A similar battle is playing out in North Carolina, where officials are seeking federal approval to enforce a law requiring doctors to describe ultrasounds out loud to patients seeking abortions. This kind of law has been blocked before based on First Amendment rights, but state officials are fighting tooth and nail to do what they view as “informing women” before their procedures.
The scariest development in reproductive rights happened in Tennessee, where a voter referendum that passed last night has enshrined anti-choice beliefs into the state constitution. Here’s the text of the measure as approved by voters:
Nothing in this Constitution secures or protects a right to abortion or requires the funding of an abortion. The people retain the right through their elected state representatives and state senators to enact, amend, or repeal statutes regarding abortion, including, but not limited to, circumstances of pregnancy resulting from rape or incest or when necessary to save the life of the mother.
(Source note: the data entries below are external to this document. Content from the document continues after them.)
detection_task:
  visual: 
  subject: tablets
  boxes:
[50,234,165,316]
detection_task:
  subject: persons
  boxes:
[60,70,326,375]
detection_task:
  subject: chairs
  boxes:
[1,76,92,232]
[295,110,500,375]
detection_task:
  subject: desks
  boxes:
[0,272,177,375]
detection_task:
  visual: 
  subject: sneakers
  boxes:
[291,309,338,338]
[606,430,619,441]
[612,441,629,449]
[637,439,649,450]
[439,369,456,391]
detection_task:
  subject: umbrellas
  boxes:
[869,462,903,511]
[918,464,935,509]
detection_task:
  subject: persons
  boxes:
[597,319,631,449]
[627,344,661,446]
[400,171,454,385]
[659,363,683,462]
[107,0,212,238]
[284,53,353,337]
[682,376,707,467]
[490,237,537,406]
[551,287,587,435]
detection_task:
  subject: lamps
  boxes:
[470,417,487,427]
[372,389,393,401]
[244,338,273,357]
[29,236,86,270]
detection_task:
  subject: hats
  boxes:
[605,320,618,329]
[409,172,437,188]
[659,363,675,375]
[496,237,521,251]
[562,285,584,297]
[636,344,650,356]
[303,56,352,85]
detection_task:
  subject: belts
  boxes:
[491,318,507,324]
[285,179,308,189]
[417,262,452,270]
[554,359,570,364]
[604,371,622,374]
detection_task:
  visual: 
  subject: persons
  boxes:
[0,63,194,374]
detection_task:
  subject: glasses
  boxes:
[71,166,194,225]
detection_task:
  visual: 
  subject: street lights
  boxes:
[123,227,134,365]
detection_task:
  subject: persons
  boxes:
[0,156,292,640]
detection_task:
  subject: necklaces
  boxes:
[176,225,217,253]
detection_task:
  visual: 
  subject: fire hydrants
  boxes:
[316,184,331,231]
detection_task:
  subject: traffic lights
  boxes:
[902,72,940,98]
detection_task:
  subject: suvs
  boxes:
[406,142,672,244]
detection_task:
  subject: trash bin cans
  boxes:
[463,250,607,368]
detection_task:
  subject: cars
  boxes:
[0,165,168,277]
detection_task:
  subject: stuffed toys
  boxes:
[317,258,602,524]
As The Atlantic‘s Emma Green explains at the link above, this amendment doesn’t actually change any of the existing rules about getting an abortion in Tennessee (which may be why so many voters approved it). Instead, it clears the way for the Tennessee legislature to enact more and more abortion restrictions, as long as they don’t explicitly break federal law, and ensures that the Tennessee Supreme Court will find them acceptable. Apparently, a 2000 ruling from that court had barred legislators from passing the anti-choice measures popular in other states, based on constitutional privacy language that essentially provided broader protections than Roe v. Wade. This new constitutional amendment does away with that, reaffirming the state’s right to restrict abortion access via things like waiting periods, hospital admittance requirements and mandatory ultrasounds. It’s a disappointing development that will likely lead to the state’s conservative politicians whittling away at abortion rights until the procedure is almost impossible to obtain.
Unfortunately, that seems to be the prevailing strategy for the anti-choice camp: wait until the majority is distracted, then pass some restrictive measures that are ostensibly about educating women or ensuring quality of care. The key to disrupting the pattern, as citizens, is to keep an eye on these battles as they play out, and to make our voices heard whenever we have the chance.